= Instruction =
Write the records out again, keeping each line exactly as it is.

= Data provided =

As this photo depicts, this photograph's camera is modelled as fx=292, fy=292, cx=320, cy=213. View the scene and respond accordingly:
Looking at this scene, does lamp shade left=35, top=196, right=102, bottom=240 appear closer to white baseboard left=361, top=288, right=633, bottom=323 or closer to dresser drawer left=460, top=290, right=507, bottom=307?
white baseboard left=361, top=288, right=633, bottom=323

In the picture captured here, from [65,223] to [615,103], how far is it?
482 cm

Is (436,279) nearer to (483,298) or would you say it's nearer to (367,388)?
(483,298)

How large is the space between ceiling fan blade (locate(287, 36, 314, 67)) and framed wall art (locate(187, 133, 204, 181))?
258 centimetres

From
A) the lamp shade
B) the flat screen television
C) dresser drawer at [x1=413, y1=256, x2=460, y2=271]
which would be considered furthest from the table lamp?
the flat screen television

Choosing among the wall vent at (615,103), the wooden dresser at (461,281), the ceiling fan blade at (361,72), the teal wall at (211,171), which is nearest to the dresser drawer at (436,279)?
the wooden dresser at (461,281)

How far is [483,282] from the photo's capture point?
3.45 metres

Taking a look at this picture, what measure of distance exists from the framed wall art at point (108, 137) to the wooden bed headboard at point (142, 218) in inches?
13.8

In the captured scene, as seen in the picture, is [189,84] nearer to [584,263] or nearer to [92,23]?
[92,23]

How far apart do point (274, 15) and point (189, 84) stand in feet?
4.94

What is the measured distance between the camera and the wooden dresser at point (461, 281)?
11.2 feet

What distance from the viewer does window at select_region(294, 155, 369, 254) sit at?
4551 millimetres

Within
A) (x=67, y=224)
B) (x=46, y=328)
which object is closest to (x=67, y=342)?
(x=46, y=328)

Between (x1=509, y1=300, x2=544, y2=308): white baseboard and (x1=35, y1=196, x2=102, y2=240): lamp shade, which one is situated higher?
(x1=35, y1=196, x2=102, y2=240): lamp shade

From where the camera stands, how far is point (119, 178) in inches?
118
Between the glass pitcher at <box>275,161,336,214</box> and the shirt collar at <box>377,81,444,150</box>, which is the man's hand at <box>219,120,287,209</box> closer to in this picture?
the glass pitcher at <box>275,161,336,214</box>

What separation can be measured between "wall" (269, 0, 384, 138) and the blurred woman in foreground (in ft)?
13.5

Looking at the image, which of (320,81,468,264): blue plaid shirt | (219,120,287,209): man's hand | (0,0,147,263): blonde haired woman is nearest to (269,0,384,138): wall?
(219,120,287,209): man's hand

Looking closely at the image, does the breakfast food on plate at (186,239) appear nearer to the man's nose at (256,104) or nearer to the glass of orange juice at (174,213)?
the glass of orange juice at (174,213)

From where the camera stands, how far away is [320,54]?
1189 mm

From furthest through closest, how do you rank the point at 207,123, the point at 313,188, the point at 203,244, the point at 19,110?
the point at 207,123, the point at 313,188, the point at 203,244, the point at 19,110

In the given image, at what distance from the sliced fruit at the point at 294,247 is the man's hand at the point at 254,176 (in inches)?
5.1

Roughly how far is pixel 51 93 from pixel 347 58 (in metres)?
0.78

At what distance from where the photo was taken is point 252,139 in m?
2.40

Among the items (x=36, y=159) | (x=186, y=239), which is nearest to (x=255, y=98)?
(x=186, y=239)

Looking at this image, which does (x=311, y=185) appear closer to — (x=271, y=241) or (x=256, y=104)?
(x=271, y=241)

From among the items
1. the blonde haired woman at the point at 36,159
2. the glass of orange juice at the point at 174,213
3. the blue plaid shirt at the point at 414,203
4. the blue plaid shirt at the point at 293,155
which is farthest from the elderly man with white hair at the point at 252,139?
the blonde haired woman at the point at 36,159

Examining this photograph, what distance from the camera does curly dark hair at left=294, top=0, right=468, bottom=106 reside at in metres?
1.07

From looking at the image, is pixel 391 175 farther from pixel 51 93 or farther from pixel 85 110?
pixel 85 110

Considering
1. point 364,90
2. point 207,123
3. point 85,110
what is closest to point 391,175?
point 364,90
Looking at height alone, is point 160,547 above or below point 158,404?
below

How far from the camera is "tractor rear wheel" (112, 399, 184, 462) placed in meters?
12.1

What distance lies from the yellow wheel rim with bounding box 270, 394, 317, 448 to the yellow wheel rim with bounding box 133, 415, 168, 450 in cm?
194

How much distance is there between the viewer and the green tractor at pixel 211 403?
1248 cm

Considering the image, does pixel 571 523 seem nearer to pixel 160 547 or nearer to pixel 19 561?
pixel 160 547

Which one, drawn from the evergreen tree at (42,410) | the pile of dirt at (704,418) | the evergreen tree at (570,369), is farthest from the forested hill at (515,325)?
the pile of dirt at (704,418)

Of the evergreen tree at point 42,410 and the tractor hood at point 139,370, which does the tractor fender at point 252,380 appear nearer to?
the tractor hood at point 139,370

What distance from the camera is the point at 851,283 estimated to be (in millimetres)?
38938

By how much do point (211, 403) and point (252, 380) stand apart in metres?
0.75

= Exercise answer =
As this photo depicts, this photograph's camera is modelled as fx=292, fy=292, cx=320, cy=213. View the scene and respond accordingly:
Looking at this scene, does lamp shade left=35, top=196, right=102, bottom=240 appear closer to white baseboard left=361, top=288, right=633, bottom=323 or closer to dresser drawer left=460, top=290, right=507, bottom=307?
white baseboard left=361, top=288, right=633, bottom=323

In the picture captured here, from [65,223] to [615,103], how far is it?
482 cm

Is (436,279) nearer to (483,298) or would you say it's nearer to (367,388)?
(483,298)

How large is the space between ceiling fan blade (locate(287, 36, 314, 67)) and framed wall art (locate(187, 133, 204, 181))?
258 centimetres

From
A) the lamp shade
B) the flat screen television
C) dresser drawer at [x1=413, y1=256, x2=460, y2=271]
which would be considered furthest from the table lamp?
the flat screen television

Choosing among the wall vent at (615,103), the wooden dresser at (461,281), the ceiling fan blade at (361,72), the teal wall at (211,171), which is nearest to the dresser drawer at (436,279)?
the wooden dresser at (461,281)

How far is [483,282] from the photo's capture point?
3.45 metres

Taking a look at this picture, what measure of distance exists from the framed wall art at point (108, 137) to the wooden bed headboard at point (142, 218) in inches?
13.8

In the captured scene, as seen in the picture, is [189,84] nearer to [584,263] or nearer to [92,23]?
[92,23]

How far apart do point (274, 15) and point (189, 84) stand in feet?
4.94

What is the measured distance between the camera and the wooden dresser at point (461, 281)?
11.2 feet

What distance from the viewer does window at select_region(294, 155, 369, 254) sit at?
4551 millimetres

Within
A) (x=67, y=224)
B) (x=46, y=328)
which object is closest to (x=67, y=342)?
(x=46, y=328)

Between (x1=509, y1=300, x2=544, y2=308): white baseboard and (x1=35, y1=196, x2=102, y2=240): lamp shade, which one is situated higher?
(x1=35, y1=196, x2=102, y2=240): lamp shade

From where the camera stands, how far is point (119, 178) in inches?
118
Between the glass pitcher at <box>275,161,336,214</box> and the shirt collar at <box>377,81,444,150</box>, which is the man's hand at <box>219,120,287,209</box> closer to in this picture?
the glass pitcher at <box>275,161,336,214</box>

What separation can be measured between "wall" (269, 0, 384, 138) and the blurred woman in foreground (in ft)?
13.5

Looking at the image, which of (320,81,468,264): blue plaid shirt | (219,120,287,209): man's hand | (0,0,147,263): blonde haired woman is nearest to (269,0,384,138): wall?
(219,120,287,209): man's hand

Looking closely at the image, does the breakfast food on plate at (186,239) appear nearer to the man's nose at (256,104) or nearer to the glass of orange juice at (174,213)?
the glass of orange juice at (174,213)

From where the camera stands, how far away is [320,54]?
1189 mm

From furthest through closest, how do you rank the point at 207,123, the point at 313,188, the point at 203,244, the point at 19,110?
the point at 207,123, the point at 313,188, the point at 203,244, the point at 19,110

In the given image, at what distance from the sliced fruit at the point at 294,247 is the man's hand at the point at 254,176 (in inches)?
5.1

Roughly how far is pixel 51 93 from pixel 347 58 (in metres)?
0.78

At what distance from where the photo was taken is point 252,139 in m?
2.40

Among the items (x=36, y=159) | (x=186, y=239), which is nearest to (x=255, y=98)?
(x=186, y=239)

Looking at this image, which does (x=311, y=185) appear closer to — (x=271, y=241) or (x=256, y=104)?
(x=271, y=241)

From among the items
1. the blonde haired woman at the point at 36,159
2. the glass of orange juice at the point at 174,213
3. the blue plaid shirt at the point at 414,203
4. the blue plaid shirt at the point at 293,155
which is farthest from the elderly man with white hair at the point at 252,139?
the blonde haired woman at the point at 36,159

Examining this photograph, what distance from the camera does curly dark hair at left=294, top=0, right=468, bottom=106 reside at in metres?
1.07

From looking at the image, is pixel 391 175 farther from pixel 51 93 or farther from pixel 85 110?
pixel 85 110

Considering
1. point 364,90
2. point 207,123
3. point 85,110
what is closest to point 391,175?
point 364,90
Looking at height alone, is point 160,547 above or below point 158,404?
below

How far from the camera is "tractor rear wheel" (112, 399, 184, 462) placed in meters?
12.1

What distance lies from the yellow wheel rim with bounding box 270, 394, 317, 448 to the yellow wheel rim with bounding box 133, 415, 168, 450 in cm?
194

How much distance is there between the viewer and the green tractor at pixel 211 403?
1248 cm

Considering the image, does pixel 571 523 seem nearer to pixel 160 547 or nearer to pixel 19 561?
pixel 160 547

Which one, drawn from the evergreen tree at (42,410) | the pile of dirt at (704,418) | the evergreen tree at (570,369), is farthest from the forested hill at (515,325)?
the pile of dirt at (704,418)

Of the evergreen tree at point 42,410 and the tractor hood at point 139,370, which does the tractor fender at point 252,380 appear nearer to?
the tractor hood at point 139,370

What distance from the camera is the point at 851,283 estimated to be (in millimetres)?
38938

By how much do point (211, 403) and point (252, 380) stand apart in metres?
0.75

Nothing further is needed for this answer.